Data records:
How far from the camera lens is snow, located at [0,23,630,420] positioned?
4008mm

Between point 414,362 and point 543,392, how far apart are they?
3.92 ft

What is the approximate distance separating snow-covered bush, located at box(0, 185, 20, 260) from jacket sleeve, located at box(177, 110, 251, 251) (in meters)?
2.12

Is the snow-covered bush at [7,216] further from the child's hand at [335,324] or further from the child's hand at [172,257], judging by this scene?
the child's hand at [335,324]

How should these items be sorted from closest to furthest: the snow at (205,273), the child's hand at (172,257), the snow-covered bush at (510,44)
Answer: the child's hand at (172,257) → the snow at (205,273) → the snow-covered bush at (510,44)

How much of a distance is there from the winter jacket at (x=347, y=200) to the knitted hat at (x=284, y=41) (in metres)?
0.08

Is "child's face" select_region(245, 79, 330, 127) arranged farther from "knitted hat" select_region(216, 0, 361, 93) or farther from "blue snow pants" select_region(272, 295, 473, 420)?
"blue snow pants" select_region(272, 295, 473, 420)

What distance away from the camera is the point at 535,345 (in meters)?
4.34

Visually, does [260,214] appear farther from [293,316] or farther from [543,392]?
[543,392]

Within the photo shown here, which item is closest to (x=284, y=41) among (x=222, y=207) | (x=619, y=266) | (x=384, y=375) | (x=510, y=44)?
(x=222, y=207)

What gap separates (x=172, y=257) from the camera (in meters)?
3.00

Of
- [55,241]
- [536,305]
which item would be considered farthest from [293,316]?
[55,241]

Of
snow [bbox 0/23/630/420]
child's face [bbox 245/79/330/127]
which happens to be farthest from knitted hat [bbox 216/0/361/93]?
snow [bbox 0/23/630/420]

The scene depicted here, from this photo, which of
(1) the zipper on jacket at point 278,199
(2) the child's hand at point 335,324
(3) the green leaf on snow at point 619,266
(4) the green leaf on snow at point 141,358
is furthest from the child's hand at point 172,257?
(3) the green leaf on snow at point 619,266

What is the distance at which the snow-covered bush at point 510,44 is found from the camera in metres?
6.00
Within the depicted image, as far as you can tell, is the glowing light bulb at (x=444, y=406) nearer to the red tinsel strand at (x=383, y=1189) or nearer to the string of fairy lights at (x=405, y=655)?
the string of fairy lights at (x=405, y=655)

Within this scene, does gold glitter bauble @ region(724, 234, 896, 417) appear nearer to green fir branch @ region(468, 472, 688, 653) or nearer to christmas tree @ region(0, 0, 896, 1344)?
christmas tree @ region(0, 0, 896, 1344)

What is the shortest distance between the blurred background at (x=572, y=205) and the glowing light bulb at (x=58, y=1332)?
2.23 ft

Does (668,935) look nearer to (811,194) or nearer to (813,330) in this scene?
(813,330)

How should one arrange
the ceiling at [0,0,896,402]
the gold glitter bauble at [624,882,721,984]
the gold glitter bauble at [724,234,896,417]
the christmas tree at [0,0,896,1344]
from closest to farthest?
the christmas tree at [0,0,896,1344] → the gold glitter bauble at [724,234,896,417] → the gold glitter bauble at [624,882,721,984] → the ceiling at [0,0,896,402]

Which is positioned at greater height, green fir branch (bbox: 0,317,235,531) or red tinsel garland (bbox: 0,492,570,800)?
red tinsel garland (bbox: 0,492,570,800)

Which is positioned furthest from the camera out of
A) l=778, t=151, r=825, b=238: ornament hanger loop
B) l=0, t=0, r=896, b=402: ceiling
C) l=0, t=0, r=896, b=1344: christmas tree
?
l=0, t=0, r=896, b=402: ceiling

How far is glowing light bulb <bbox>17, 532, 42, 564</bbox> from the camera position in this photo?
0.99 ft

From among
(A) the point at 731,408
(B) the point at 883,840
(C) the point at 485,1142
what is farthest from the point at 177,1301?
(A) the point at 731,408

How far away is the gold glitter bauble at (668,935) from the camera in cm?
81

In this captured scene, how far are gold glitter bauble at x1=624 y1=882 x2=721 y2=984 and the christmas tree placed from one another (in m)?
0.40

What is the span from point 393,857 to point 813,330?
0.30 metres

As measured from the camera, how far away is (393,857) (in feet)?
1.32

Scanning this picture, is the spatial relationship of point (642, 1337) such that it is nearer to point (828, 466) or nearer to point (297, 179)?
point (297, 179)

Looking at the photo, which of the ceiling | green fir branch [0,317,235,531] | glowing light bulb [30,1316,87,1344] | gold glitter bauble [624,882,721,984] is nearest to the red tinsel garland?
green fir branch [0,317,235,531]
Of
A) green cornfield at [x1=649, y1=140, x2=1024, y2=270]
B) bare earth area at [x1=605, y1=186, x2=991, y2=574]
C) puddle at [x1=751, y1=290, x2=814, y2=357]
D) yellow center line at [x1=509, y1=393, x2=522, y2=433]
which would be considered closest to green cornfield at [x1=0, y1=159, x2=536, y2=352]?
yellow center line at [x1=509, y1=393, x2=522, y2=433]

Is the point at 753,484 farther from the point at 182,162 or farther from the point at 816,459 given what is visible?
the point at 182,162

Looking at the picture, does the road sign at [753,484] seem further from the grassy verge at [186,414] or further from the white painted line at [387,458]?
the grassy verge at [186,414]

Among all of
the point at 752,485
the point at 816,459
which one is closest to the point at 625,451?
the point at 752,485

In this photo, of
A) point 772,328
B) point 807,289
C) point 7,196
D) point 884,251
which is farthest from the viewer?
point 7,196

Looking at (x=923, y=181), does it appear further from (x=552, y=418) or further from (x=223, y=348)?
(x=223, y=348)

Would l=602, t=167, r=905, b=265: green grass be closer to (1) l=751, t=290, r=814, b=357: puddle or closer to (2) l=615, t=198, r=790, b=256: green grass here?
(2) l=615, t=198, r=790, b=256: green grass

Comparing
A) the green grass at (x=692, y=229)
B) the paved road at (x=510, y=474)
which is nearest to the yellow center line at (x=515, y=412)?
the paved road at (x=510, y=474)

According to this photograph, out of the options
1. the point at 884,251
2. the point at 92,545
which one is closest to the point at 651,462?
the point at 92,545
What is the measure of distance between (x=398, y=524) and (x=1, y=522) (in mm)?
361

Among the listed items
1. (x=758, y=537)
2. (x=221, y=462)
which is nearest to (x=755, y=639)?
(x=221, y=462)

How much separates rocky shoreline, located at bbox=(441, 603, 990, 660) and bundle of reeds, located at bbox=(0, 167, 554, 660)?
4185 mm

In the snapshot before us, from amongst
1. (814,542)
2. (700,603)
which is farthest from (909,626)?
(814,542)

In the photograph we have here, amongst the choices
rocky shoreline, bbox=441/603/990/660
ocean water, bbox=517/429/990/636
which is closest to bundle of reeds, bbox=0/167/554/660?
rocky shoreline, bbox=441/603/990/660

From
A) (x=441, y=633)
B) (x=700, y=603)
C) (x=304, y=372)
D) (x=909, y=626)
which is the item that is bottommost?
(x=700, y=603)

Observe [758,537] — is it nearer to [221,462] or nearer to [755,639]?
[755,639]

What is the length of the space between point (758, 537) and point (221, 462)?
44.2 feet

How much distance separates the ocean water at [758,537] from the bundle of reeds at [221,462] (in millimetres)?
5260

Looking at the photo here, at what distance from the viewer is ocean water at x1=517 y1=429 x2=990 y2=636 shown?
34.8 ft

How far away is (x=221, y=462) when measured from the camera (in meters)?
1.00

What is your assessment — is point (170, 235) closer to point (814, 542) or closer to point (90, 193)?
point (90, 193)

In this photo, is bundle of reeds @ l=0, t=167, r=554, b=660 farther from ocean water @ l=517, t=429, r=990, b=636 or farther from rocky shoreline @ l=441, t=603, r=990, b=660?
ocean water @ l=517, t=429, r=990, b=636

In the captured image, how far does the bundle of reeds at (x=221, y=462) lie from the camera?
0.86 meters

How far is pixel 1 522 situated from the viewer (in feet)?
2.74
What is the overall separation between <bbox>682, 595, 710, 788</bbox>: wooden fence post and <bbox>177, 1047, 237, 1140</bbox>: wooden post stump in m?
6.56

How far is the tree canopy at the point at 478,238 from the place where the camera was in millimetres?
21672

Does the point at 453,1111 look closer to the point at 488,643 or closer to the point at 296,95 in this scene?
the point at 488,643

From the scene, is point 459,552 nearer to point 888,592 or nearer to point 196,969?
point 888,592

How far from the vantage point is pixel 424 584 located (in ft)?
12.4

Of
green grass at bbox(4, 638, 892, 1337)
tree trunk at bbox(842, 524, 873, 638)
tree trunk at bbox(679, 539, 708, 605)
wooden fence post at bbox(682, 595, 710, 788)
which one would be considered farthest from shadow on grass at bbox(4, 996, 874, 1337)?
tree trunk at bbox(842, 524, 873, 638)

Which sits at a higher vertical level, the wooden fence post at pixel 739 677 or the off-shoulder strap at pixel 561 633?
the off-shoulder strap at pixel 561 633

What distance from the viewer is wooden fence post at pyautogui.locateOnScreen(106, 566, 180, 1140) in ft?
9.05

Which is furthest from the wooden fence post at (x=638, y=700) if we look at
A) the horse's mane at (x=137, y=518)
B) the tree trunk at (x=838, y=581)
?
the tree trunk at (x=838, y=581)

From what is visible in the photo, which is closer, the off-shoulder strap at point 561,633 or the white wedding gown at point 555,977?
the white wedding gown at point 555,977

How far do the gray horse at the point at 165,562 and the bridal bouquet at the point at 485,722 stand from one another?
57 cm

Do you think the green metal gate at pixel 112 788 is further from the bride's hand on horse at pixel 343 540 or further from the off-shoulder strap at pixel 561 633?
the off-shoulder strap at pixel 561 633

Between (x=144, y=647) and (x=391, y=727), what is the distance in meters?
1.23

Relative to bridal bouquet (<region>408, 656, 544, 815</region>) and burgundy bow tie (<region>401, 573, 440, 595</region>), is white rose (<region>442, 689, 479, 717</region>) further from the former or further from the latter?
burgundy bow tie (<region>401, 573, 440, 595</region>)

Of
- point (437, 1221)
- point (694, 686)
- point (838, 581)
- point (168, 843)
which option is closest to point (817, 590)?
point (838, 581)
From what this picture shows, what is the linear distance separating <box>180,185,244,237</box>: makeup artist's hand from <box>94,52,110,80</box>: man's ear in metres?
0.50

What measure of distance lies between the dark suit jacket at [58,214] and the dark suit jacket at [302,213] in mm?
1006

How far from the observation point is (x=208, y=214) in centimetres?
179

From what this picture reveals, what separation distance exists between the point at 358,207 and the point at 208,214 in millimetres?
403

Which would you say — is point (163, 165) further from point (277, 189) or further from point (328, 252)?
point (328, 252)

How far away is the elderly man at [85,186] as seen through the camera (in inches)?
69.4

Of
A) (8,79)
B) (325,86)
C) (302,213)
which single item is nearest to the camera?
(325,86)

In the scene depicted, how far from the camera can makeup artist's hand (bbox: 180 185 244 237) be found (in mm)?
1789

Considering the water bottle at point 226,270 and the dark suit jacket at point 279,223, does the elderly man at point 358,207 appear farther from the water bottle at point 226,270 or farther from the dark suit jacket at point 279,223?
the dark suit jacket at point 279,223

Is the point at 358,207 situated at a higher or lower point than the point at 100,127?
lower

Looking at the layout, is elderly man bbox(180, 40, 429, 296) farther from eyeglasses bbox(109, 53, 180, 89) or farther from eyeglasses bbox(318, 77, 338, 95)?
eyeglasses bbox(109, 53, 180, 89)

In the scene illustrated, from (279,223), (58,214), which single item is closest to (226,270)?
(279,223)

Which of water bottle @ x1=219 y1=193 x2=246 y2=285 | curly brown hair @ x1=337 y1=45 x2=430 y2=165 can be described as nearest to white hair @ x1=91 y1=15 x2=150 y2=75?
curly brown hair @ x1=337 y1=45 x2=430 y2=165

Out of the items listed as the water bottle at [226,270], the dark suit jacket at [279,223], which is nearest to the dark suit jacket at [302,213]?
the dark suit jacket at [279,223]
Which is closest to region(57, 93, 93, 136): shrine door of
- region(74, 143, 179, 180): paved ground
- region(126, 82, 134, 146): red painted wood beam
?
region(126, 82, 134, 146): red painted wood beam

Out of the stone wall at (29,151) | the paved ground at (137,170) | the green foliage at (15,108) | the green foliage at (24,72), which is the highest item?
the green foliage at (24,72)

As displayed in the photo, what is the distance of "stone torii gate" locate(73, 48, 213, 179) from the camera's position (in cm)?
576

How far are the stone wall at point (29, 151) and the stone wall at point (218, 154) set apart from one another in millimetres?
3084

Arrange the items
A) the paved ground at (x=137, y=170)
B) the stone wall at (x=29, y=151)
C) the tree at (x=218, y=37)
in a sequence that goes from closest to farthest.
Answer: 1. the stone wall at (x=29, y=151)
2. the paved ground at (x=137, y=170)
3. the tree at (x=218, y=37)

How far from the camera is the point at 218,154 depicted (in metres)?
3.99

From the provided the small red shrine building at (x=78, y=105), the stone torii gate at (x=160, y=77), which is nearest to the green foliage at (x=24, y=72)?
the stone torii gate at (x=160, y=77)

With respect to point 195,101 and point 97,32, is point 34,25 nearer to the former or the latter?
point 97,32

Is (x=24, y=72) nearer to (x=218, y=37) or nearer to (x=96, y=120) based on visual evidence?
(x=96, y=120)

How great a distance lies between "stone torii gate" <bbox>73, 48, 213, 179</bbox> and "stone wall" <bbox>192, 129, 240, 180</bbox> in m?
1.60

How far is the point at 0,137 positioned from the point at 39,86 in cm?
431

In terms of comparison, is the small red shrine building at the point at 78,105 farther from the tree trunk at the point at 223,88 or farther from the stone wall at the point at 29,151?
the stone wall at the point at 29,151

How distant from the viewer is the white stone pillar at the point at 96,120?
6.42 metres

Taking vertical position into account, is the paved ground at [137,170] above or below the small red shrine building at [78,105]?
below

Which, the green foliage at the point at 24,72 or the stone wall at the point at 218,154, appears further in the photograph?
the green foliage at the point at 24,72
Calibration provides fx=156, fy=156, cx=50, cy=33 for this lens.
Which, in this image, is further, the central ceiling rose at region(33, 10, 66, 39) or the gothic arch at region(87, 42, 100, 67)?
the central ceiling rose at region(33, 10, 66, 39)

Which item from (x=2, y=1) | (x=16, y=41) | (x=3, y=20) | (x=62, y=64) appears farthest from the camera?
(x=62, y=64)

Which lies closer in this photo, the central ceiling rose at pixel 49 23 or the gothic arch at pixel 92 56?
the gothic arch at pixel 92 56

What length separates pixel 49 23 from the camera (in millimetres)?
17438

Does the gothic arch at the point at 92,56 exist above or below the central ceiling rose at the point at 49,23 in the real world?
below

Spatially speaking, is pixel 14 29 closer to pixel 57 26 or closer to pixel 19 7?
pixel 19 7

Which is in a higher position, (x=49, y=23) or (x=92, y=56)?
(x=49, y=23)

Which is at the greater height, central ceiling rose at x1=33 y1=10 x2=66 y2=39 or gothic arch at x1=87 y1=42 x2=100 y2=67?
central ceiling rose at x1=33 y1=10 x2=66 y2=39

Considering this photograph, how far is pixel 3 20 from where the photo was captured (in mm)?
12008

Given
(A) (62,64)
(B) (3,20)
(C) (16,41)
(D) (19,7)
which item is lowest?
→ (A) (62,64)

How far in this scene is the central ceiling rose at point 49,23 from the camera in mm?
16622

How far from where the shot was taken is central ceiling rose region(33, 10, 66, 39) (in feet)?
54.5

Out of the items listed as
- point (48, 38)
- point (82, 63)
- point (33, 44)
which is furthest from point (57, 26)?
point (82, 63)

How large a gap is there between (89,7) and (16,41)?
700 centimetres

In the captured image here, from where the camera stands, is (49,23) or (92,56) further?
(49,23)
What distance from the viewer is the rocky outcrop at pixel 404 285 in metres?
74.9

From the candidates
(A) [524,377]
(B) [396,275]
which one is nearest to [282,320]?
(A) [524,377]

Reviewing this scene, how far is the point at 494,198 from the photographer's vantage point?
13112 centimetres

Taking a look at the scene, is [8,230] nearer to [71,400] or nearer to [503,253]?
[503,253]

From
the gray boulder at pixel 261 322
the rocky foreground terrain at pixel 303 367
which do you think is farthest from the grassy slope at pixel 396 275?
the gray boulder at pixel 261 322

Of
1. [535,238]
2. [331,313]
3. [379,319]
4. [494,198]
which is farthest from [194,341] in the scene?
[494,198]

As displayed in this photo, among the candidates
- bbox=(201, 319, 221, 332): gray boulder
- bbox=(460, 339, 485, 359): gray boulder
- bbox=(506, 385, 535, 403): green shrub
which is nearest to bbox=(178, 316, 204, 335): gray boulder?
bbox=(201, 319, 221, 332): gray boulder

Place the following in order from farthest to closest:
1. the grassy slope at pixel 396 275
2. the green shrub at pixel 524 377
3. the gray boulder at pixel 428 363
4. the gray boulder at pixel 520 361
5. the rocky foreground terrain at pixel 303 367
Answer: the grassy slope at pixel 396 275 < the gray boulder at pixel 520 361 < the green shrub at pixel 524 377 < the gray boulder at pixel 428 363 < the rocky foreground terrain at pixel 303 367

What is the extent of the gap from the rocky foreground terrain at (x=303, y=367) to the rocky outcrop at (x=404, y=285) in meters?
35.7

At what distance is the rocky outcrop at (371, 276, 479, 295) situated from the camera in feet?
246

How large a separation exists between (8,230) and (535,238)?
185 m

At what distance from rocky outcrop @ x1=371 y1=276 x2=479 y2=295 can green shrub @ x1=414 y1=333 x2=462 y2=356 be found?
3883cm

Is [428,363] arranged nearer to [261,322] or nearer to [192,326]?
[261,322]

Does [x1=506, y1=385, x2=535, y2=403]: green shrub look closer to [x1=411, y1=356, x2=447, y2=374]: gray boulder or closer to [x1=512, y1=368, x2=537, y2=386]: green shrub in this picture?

Written problem: Extract the closing run of lines, starting with the one containing "What is the extent" and ending at the last, exactly as written.

Finished answer:
What is the extent of the gap from the rocky foreground terrain at (x=303, y=367) to the rocky outcrop at (x=404, y=285) in meters?
35.7

At what distance is the rocky outcrop at (371, 276, 479, 295) situated from the camera in feet?
246

How large a separation exists between (8,230) and (535,238)?
185 m

At what distance from rocky outcrop @ x1=371 y1=276 x2=479 y2=295 can green shrub @ x1=414 y1=333 x2=462 y2=356 be found?
3883cm

Is [428,363] arranged nearer to [261,322] or nearer to [192,326]?
[261,322]

Does [x1=506, y1=385, x2=535, y2=403]: green shrub look closer to [x1=411, y1=356, x2=447, y2=374]: gray boulder or closer to [x1=512, y1=368, x2=537, y2=386]: green shrub in this picture?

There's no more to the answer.